Geothermal Energy Association in the US has the announced winners of its annual honors and will present the awards Tuesday at an awards ceremony in Reno, Nevada.
The ceremony is a focal point of the organization's Baseload Renewable Energy Summit.
The winners were selected in categories including Technological Advancement, Economic Development and Environmental Stewardship.
This year’s award winners are:
The University of North Dakota/U.S. Department of Energy for launching the first commercial project co-producing geothermal power from an oil and gas well. The facility started generating electricity for the first time in late April. The U.S. Department of Energy estimates that “25 billion barrels of hot water are produced annually from oil and gas wells in the United States.”

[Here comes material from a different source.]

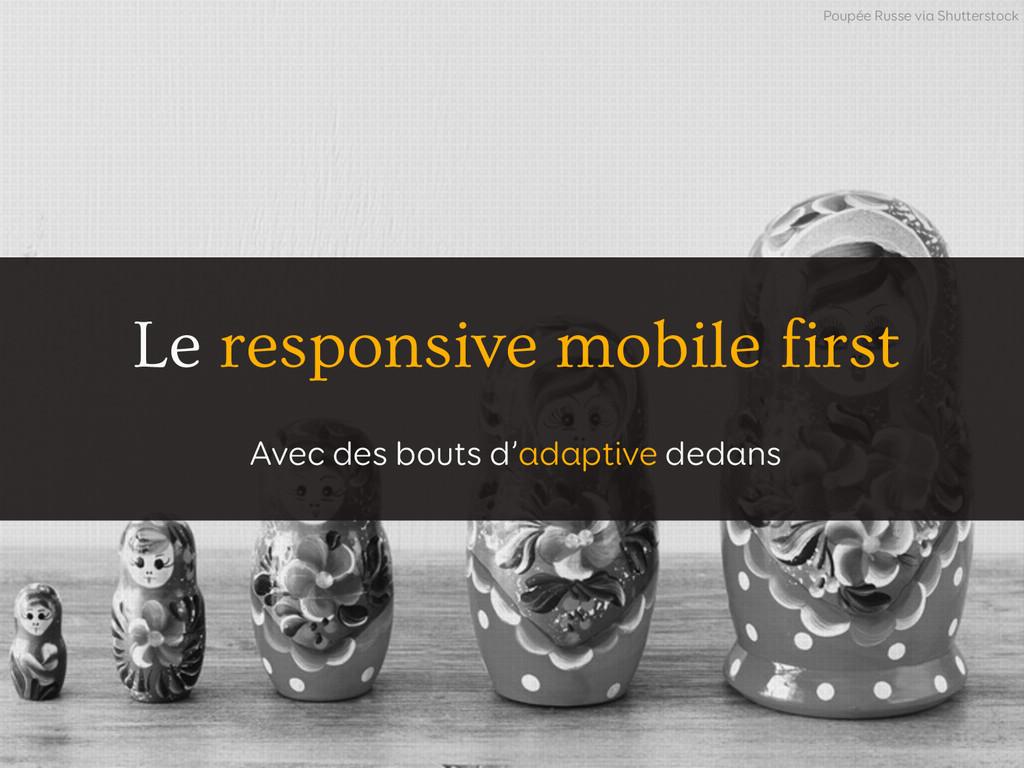 Le responsive mobile first Avec des bouts d'ada...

BHE Renewables, who owns and operates 10 geothermal generation facilities at the Salton Sea Known Geothermal Resource Area in California’s Imperial Valley. BHE Renewables developed an innovative contract structure that supports long-term investment that will keep their plants operating. This provides assurances that the 224 jobs that operate and maintain BHE Renewables’s 10 existing geothermal plants, and the many more jobs in the community that they support, will be retained and the tax revenue streams that they provide will continue for another 20 years. BHE Renewables is the largest tax provider in Imperial County, creating a revenue stream that benefits the local schools, fire and police protection, and infrastructure to the residences and communities of Imperial County.

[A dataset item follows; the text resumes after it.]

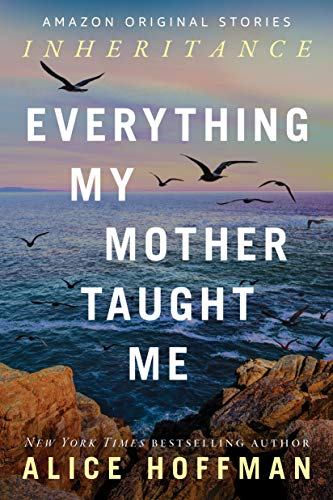 Image result for everything my mother taught me alice hoffman cover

Awarded to Enel Green Power North America, Inc.’s Stillwater Hybrid project in Churchill County, Nevada. This is the first renewable energy plant in the world to combine the continuous generating capacity of medium enthalpy, binary cycle geothermal power (33.1 MW) with solar photovoltaic (26.4 MW) and solar thermal (2MW). The combination of these technologies creates less environmental footprint per unit of renewable energy produced and delivered. The hybrid solution improves plant efficiency and captures a greater portion of the renewable resource than would be possible with individual clean energy technologies alone. The combination of the three technologies allowed the Stillwater plant to cut CO2 emissions by about 140,000 metric tons/year, and provided enough power to meet the energy needs of 15,000 U.S. households.
Jay Nathwani of the US Department of Energy for lifetime achievement.

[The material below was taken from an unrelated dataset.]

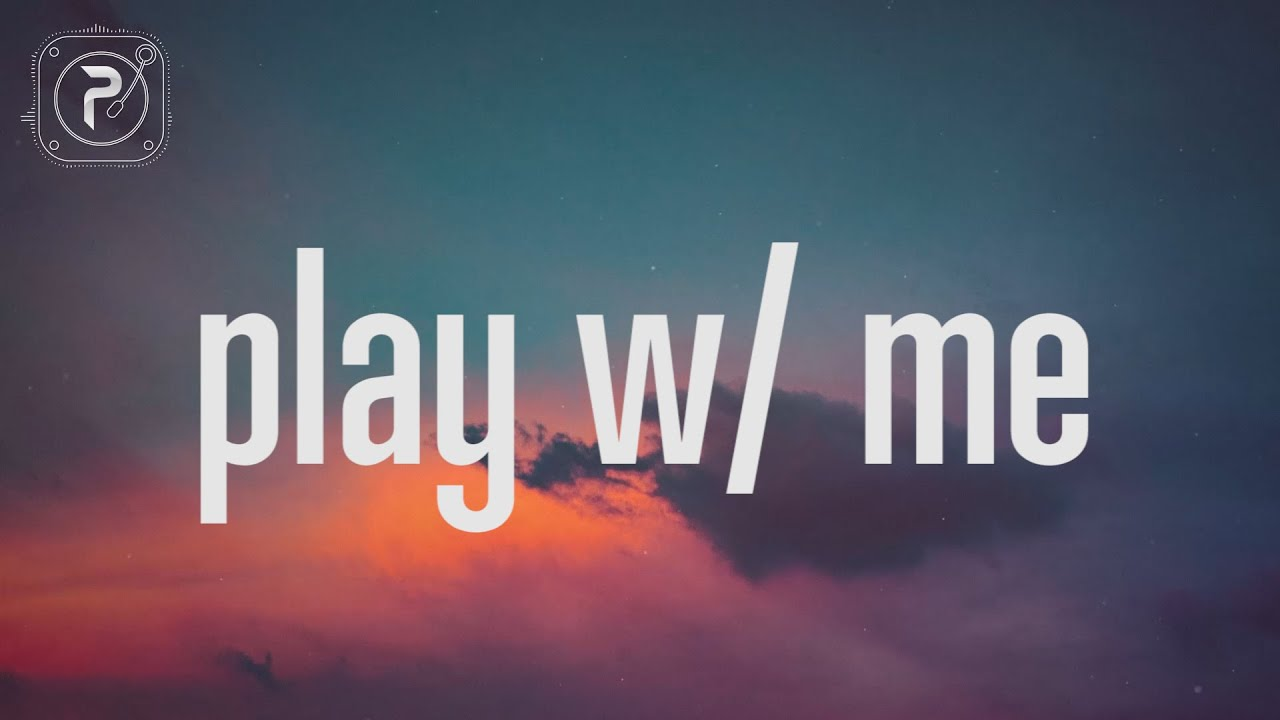 Bailey Bryan - play w/ me (Lyrics)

The Peppermill Resort and Casino for being the only resort in the United States whose heating source is totally provided from geothermal energy produced on the immediate property.
Ormat Technologies for successfully bringing two U.S. geothermal plant online in 2015—Don A. Campbell and McGinness Hills Complex.
The National Renewable Energy Laboratory team including Anna Wall, Annika Eberla, and Garvin Heath and the World Bank’s Energy Sector Management Assistance Program (ESMAP) for their past and ongoing efforts to understand the carbon emissions from geothermal resources and different power facilities
Governor John Hickenlooper for advancing geothermal in Colorado.